Tuesday, July 05, 2005

and then there's that pesky illiteracy problem

Capitol Buzz is posting excerpts from Rick Santorum's new book "It Takes a Family" so we can all get a chuckle or two without having to line the coffers of the logically impaired senator. Among the interesting things Santorum notes is that those who were aborted would consider themselves lucky to have the cushy lives of slaves ("in most states even the slaveholder did not have the unlimited right to kill his slave") and that diversity is a baaaaaaaad thing; Walmart, however, is the epitome of a corporate good citizen for not selling things some parents disapprove of (even though many of their employees need to go on the dole).

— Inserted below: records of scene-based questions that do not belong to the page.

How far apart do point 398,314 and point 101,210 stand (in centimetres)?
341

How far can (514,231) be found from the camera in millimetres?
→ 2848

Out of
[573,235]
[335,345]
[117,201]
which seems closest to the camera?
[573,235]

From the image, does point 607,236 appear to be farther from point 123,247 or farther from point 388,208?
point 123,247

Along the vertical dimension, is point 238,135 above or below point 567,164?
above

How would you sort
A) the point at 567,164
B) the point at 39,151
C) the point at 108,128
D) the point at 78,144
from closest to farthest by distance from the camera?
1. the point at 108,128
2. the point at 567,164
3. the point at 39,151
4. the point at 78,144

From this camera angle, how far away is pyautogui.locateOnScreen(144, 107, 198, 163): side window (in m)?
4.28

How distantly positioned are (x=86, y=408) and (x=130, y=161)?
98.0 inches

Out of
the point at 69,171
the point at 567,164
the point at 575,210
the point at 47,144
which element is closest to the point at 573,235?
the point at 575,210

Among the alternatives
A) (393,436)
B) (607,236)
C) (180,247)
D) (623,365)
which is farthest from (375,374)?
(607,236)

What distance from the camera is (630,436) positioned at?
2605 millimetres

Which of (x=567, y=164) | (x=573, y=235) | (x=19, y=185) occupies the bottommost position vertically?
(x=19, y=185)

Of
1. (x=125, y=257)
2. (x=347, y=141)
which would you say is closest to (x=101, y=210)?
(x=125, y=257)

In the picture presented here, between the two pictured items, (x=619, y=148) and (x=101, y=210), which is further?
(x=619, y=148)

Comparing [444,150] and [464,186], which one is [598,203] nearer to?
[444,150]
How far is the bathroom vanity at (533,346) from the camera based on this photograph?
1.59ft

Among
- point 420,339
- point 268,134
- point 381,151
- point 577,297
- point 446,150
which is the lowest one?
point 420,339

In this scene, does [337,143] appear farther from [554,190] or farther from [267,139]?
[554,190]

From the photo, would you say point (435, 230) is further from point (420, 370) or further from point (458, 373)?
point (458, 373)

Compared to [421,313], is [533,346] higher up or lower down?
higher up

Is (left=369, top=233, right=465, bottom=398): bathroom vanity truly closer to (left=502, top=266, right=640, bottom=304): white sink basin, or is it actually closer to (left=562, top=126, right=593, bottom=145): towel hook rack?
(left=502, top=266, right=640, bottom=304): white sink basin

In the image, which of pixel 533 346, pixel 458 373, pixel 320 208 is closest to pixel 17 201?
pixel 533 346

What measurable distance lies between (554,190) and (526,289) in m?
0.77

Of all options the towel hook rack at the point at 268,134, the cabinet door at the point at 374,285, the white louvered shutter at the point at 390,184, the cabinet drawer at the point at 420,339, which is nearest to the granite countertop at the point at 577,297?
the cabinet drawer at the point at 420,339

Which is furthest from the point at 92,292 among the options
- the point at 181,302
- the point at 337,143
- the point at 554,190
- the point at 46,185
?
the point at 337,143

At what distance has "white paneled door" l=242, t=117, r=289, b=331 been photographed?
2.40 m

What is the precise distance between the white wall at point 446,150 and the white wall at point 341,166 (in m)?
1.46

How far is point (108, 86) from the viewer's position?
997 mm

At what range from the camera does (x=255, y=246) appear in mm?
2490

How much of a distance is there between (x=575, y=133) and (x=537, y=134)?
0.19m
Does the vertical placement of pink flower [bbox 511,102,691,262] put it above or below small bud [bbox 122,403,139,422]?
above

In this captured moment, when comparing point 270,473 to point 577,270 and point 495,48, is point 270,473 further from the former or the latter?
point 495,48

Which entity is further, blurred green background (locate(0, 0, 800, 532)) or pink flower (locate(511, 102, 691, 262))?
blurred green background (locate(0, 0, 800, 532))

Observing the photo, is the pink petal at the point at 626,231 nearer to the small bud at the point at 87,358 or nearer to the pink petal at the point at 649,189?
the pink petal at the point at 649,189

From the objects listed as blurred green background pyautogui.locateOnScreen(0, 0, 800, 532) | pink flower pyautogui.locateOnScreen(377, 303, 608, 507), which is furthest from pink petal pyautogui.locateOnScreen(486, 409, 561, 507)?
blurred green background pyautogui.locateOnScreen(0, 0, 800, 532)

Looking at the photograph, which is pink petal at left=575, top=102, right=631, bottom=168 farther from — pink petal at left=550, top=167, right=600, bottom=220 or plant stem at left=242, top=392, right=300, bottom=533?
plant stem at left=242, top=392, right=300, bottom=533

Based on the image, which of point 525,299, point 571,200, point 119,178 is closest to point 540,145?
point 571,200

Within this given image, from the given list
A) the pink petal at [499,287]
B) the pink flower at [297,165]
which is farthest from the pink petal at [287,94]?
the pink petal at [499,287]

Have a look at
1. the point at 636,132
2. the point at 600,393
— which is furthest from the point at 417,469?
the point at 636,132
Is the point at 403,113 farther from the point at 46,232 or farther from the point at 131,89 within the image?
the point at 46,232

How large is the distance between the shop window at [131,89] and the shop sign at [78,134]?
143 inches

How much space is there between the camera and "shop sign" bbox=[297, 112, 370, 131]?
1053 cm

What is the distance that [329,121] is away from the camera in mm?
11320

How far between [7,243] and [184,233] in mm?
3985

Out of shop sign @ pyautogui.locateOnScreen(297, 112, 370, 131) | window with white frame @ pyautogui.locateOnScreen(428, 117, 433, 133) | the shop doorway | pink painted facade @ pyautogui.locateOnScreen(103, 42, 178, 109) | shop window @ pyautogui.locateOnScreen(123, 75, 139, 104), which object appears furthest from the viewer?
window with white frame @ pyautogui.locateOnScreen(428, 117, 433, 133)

Most interesting is his stance on the aberration that is public school
"By asking the right question, we can see that when it comes to socialization, mass education is really the aberration, not homeschooling. Never before in human history have a majority of children spent at least half their waking hours in the presence of 25 to 35 unrelated children of exactly the same age (and usually the same socio-economic status), with only one adult to keep order and provide basic mentoring. Never before and never again after their years of mass education will any person live and work in such a radically narrow, age-segregated environment."
Santorum seems to forget a few things such as the fact that education was a luxury until relatively recent history and that those children who weren't attending school were working on the family farm or subjected to working under harsh conditions in mills, factories or were sent away to work as servants in the homes of others. He also seems to ignore the many children placed in orphanages because families could not afford them and had no consistently effective available way to limit family size (aside from the relatively high infant/child mortality rate of the dark ages he's leading us back to). As usual, facts and historical perspective are completely lost on Santorum.

There's more too, including little Ricky's take on how horrible it is that working mothers find it "professionally" gratifying and socially affirming to work outside the home; we all know how bad it is when women feel like that and that those evil feminists are surely to blame. Really, who knew Rick was so adept at satire?